Otras más irregulares.
Algunas parecían viejas quemaduras de fricción.
Otras daban la impresión de haber abierto la piel de forma brutal y repetida.
No eran nuevas.
No estaban inflamadas.
Llevaban años allí.
Años.
Mi cuñado no abrió los ojos.
No intentó cubrirse.
Ni siquiera cambió de postura.
He just took a deep breath, as if he had exhausted the energy of continuing to hide what his body could no longer deny.
And that detail devastated me more than the scars themselves.
Because it made me think that I had been waiting for this moment for a long time.
Or fearing it.
Or both at the same time.
“Who did this to you?” I wanted to ask.
But the question didn’t come up.
It stayed in my chest, colliding with another, worse one.
Why didn’t anyone tell me anything?
The rain was pouring down on the roof.
A cold draft brushed against my ankles.
And suddenly the whole house seemed foreign to me.
Dangerous.
As if I had lived three years inside an incomplete story, touching furniture, washing dishes, sleeping next to my husband, without understanding what the real crack was under our feet.
I started mentally looking back.
The times my mother-in-law would come into the room and stay quiet longer than usual.
The times my husband changed the subject when I asked about his brother’s past.
The way my brother-in-law would sometimes tense up if he heard certain footsteps in the hallway.
Minimal things.
Things that, in isolation, seemed like nothing.
But together they began to build a monstrous possibility.
And if the disease wasn’t the whole story.
And if the paralysis had not been the beginning of the suffering, but the visible end of something much older.
And what if the reason my husband kept me away wasn’t protection… but fear that I would put the pieces together?
My stomach sank.
I felt like crying and running away at the same time.
But I couldn’t move.
He was still there, sitting, vulnerable, motionless, his back exposed like a forced confession.
And I understood that nothing would ever be simple again.
Not even the bathroom.
Not even the house.
Not even my marriage.
Because when a truth is hinted at through the body, you can no longer pretend you didn’t see it.
I picked up the shirt with trembling hands.
I didn’t know whether to cover it again or keep looking.
I didn’t know whether to ask or stay silent.
I didn’t know whether to comfort him or go out and look for answers.

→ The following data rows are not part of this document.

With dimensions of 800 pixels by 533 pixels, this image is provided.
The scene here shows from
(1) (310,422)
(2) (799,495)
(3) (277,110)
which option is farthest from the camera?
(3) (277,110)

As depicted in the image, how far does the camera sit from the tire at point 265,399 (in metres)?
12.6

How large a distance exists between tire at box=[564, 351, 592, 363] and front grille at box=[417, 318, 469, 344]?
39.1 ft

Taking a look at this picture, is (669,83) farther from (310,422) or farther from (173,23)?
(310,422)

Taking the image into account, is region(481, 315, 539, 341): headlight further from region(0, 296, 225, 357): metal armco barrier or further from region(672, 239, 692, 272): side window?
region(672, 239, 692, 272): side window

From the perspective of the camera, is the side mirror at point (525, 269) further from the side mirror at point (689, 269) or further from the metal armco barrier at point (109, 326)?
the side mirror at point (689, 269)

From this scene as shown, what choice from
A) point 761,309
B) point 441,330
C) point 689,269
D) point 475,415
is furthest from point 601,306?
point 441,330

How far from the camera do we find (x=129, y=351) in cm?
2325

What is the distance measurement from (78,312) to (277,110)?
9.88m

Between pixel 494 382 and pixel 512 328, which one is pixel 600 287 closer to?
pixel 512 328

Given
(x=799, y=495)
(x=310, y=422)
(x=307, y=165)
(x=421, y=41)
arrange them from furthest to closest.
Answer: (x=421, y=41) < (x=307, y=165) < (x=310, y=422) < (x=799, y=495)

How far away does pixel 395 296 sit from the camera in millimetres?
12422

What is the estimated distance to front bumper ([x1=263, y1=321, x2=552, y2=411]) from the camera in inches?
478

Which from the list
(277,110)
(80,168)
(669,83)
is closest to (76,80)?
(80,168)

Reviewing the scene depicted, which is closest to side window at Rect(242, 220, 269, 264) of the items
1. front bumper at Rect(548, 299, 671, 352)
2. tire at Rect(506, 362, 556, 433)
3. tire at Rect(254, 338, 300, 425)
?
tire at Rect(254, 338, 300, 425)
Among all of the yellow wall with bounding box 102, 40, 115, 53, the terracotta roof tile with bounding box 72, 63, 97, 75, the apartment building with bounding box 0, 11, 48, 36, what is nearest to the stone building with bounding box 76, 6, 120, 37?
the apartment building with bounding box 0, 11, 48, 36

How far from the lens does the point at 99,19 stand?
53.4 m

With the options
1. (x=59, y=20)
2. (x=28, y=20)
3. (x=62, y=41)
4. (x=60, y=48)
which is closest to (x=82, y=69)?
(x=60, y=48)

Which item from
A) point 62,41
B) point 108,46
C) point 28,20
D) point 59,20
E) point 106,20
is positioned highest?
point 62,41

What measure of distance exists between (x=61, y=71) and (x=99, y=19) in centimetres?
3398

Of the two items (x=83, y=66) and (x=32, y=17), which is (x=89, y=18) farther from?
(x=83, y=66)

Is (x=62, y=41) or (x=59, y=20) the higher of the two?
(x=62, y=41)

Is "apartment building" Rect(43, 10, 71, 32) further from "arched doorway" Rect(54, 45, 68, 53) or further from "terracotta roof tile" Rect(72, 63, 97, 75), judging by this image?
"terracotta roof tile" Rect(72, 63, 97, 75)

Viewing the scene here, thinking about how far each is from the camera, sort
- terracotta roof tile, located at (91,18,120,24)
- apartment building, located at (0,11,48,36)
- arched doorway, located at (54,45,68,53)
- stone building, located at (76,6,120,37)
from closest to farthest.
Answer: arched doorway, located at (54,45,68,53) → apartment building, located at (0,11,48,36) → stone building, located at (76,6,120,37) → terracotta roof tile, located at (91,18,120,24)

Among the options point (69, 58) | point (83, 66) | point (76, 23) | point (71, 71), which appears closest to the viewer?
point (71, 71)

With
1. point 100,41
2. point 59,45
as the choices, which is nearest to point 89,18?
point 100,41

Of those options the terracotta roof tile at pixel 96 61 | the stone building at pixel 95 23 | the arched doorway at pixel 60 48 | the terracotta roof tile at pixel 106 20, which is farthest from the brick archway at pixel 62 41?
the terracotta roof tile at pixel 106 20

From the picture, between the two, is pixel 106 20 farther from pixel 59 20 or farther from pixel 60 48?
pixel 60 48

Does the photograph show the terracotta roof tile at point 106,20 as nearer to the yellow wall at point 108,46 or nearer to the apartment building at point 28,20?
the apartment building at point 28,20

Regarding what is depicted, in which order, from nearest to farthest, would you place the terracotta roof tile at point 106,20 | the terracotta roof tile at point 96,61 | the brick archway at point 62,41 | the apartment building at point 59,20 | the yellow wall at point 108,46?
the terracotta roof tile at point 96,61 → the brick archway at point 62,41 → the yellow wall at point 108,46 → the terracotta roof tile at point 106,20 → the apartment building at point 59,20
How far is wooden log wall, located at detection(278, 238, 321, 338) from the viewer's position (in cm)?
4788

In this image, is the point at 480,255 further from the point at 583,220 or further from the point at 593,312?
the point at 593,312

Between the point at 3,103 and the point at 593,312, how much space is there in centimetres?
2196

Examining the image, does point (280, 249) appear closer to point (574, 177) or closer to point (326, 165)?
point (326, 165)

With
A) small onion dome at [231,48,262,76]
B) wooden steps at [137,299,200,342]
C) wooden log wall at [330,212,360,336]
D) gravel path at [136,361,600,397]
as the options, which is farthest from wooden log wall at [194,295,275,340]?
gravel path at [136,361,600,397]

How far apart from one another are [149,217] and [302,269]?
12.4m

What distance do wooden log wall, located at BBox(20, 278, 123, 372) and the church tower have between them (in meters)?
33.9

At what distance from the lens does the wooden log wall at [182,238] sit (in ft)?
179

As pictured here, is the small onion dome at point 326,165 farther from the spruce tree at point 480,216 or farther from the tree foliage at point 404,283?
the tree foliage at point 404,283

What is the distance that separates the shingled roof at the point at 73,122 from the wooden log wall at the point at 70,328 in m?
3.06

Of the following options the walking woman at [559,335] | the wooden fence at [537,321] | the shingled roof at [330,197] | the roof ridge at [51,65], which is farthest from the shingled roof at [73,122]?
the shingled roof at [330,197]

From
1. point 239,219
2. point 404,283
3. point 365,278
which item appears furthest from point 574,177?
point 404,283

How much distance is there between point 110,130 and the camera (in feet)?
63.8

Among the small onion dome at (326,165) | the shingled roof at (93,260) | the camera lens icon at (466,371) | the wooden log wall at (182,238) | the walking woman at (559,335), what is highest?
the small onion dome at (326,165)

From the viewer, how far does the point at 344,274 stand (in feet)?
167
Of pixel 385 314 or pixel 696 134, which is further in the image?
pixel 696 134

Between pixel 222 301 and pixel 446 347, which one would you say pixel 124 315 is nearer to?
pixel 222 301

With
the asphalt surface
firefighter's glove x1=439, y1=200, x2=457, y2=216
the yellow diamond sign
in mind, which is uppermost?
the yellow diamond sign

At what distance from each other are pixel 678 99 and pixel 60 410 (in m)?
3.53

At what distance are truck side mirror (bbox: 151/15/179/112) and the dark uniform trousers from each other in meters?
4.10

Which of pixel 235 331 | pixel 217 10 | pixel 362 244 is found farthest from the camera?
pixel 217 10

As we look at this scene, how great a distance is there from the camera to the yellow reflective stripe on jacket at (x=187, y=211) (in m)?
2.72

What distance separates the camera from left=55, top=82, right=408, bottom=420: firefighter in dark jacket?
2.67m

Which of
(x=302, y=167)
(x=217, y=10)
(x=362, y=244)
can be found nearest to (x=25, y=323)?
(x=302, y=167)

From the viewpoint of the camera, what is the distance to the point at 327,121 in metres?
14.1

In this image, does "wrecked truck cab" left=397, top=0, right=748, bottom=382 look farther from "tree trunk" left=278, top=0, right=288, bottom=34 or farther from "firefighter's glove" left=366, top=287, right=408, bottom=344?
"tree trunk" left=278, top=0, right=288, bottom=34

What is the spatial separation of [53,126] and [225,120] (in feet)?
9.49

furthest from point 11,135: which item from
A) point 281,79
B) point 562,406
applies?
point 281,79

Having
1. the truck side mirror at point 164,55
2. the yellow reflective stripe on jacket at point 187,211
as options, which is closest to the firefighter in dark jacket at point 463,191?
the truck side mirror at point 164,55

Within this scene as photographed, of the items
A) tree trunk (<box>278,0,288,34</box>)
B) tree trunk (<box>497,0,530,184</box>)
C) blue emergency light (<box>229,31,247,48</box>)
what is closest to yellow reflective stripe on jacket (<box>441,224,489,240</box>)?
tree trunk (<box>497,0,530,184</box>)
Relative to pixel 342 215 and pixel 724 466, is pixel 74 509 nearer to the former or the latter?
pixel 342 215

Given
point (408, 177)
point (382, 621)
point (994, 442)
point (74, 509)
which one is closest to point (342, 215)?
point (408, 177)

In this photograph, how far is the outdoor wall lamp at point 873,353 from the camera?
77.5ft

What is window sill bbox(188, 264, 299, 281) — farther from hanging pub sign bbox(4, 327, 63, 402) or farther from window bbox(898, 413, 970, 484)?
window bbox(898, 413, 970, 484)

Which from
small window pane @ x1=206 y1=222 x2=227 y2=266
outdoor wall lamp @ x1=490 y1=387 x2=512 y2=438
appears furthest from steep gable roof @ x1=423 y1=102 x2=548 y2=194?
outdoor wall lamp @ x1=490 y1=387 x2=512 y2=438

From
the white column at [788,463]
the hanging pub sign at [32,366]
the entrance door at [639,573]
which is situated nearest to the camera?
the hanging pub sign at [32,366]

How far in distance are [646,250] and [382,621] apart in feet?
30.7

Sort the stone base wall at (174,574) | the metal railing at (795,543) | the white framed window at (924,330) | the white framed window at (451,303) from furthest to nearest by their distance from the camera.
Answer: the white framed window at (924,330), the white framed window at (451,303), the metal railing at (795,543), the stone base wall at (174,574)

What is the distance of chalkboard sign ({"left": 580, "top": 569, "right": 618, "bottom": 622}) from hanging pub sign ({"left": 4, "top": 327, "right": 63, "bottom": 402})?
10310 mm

And it was exactly there, caught between those two decisions, that I realized something even worse.
If my husband had prevented me from entering that room for so long, then it wasn’t just that I knew those marks.
It was because he knew perfectly well what they meant.
The idea took my breath away.
Because it’s one thing to marry into a family full of pain.
And it’s quite another thing to discover that, perhaps, you got married in the middle of a secret that everyone was protecting.
A secret that remained alive.
One that no one dared to pronounce, not even in front of the man who had it written on his skin.
My brother-in-law finally opened his eyes.
He didn’t look at me immediately.
He looked at the rain.
Then he lowered his head.
And in a voice so low it almost blended into the water, she said something that made me feel like the ground was moving beneath me.
But it wasn’t just what he said.
That was the way.
Like someone who isn’t starting a confession.
Like someone opening a door that should have remained closed for years.
And at that moment I knew that, after that bath, I was going to discover why my husband always wanted me away from that room… and maybe also why everyone in that house seemed to live in fear of looking back.